Short descriptive text snippets:
::::

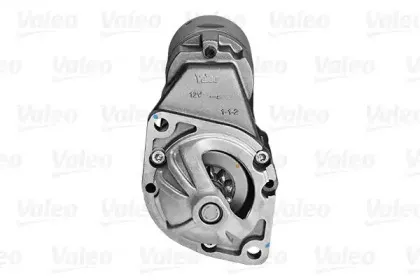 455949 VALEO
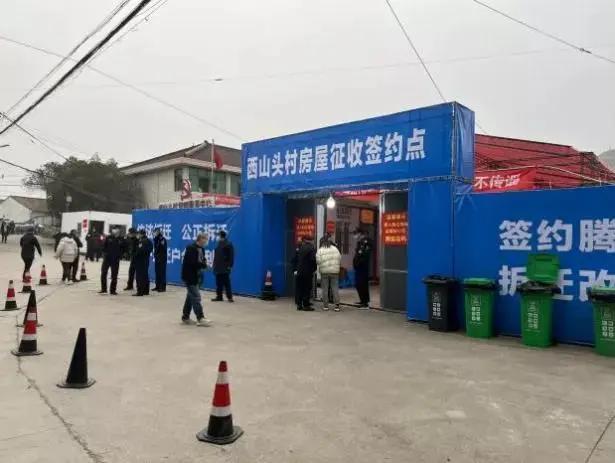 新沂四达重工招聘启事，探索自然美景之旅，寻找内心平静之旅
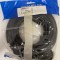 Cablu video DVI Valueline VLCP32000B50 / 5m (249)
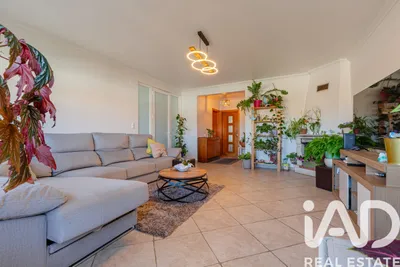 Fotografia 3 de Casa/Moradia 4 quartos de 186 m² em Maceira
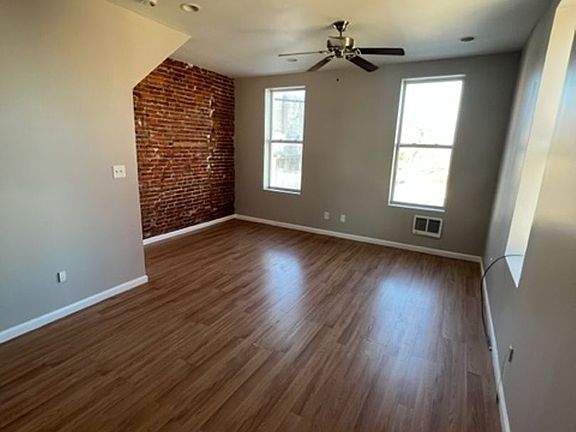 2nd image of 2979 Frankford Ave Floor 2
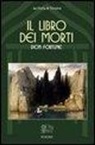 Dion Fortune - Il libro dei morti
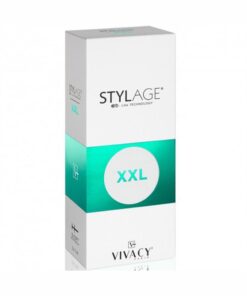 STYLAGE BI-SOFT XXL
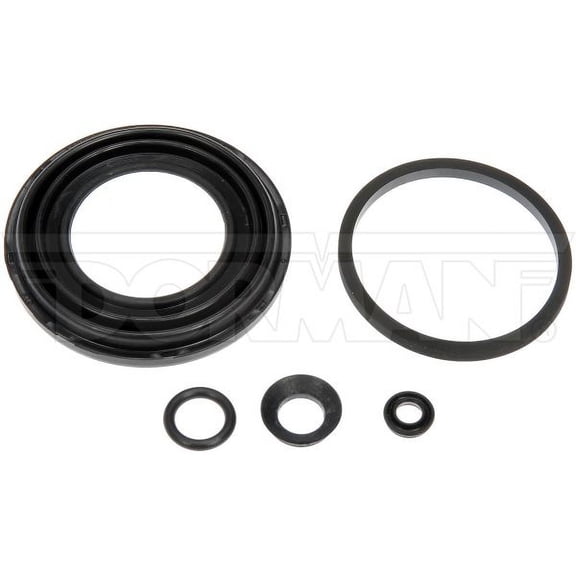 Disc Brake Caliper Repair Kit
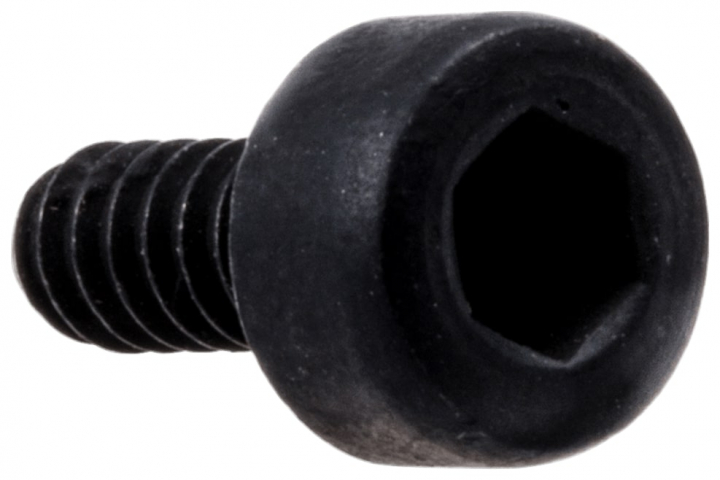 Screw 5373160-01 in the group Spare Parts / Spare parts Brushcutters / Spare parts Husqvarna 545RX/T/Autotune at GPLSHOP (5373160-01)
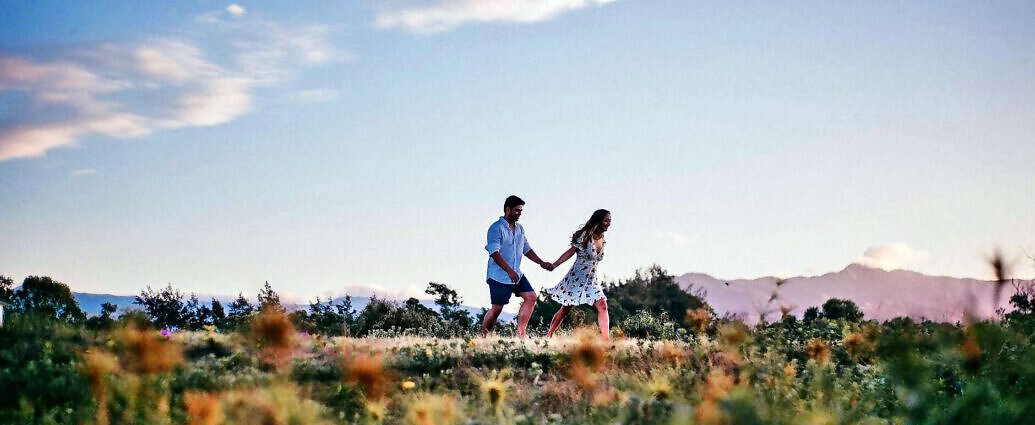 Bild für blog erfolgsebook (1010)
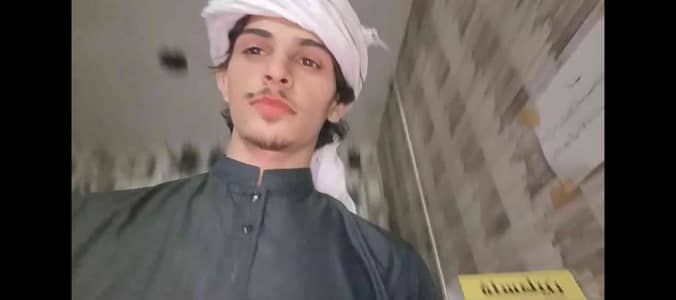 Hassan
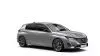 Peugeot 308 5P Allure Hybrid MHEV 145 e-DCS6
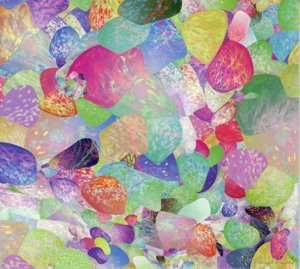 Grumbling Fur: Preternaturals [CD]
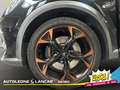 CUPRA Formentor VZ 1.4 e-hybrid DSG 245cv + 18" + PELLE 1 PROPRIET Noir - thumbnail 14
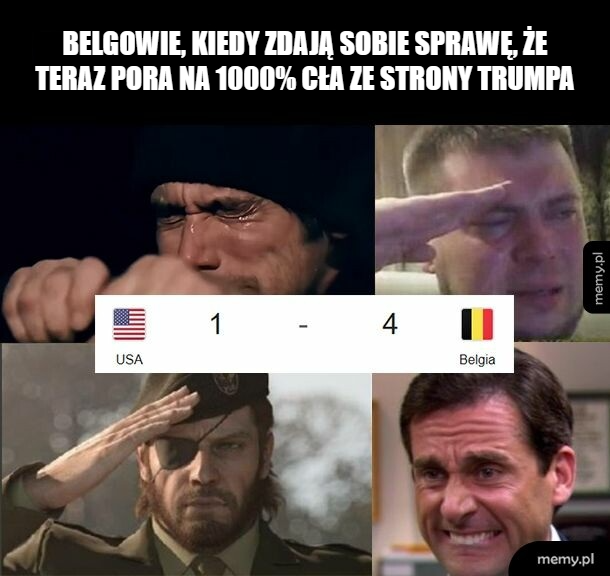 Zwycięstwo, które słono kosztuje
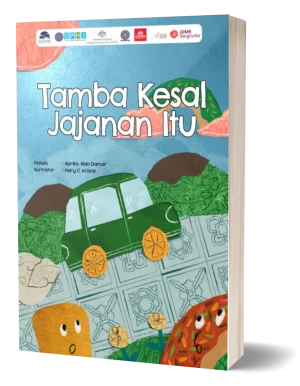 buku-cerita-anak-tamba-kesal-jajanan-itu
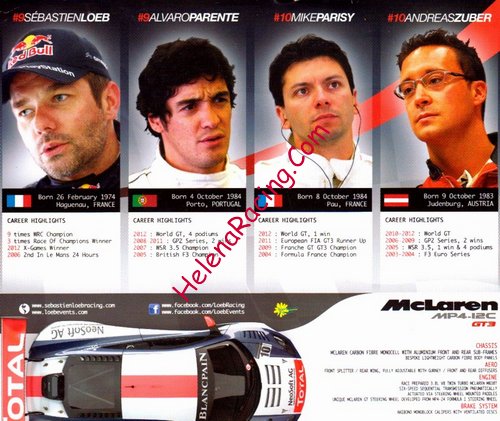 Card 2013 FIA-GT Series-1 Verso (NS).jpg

::::

Goal of the exercise>
Quote every line of the data above word for word, leaving the pictures out of your answer.

Expected answer>
 455949 VALEO
 新沂四达重工招聘启事，探索自然美景之旅，寻找内心平静之旅
 Cablu video DVI Valueline VLCP32000B50 / 5m (249)
 Fotografia 3 de Casa/Moradia 4 quartos de 186 m² em Maceira
 2nd image of 2979 Frankford Ave Floor 2
 Dion Fortune - Il libro dei morti
 STYLAGE BI-SOFT XXL
 Disc Brake Caliper Repair Kit
 Screw 5373160-01 in the group Spare Parts / Spare parts Brushcutters / Spare parts Husqvarna 545RX/T/Autotune at GPLSHOP (5373160-01)
 Bild für blog erfolgsebook (1010)
 Hassan
 Peugeot 308 5P Allure Hybrid MHEV 145 e-DCS6
 Grumbling Fur: Preternaturals [CD]
 CUPRA Formentor VZ 1.4 e-hybrid DSG 245cv + 18" + PELLE 1 PROPRIET Noir - thumbnail 14
 Zwycięstwo, które słono kosztuje
 buku-cerita-anak-tamba-kesal-jajanan-itu
 Card 2013 FIA-GT Series-1 Verso (NS).jpg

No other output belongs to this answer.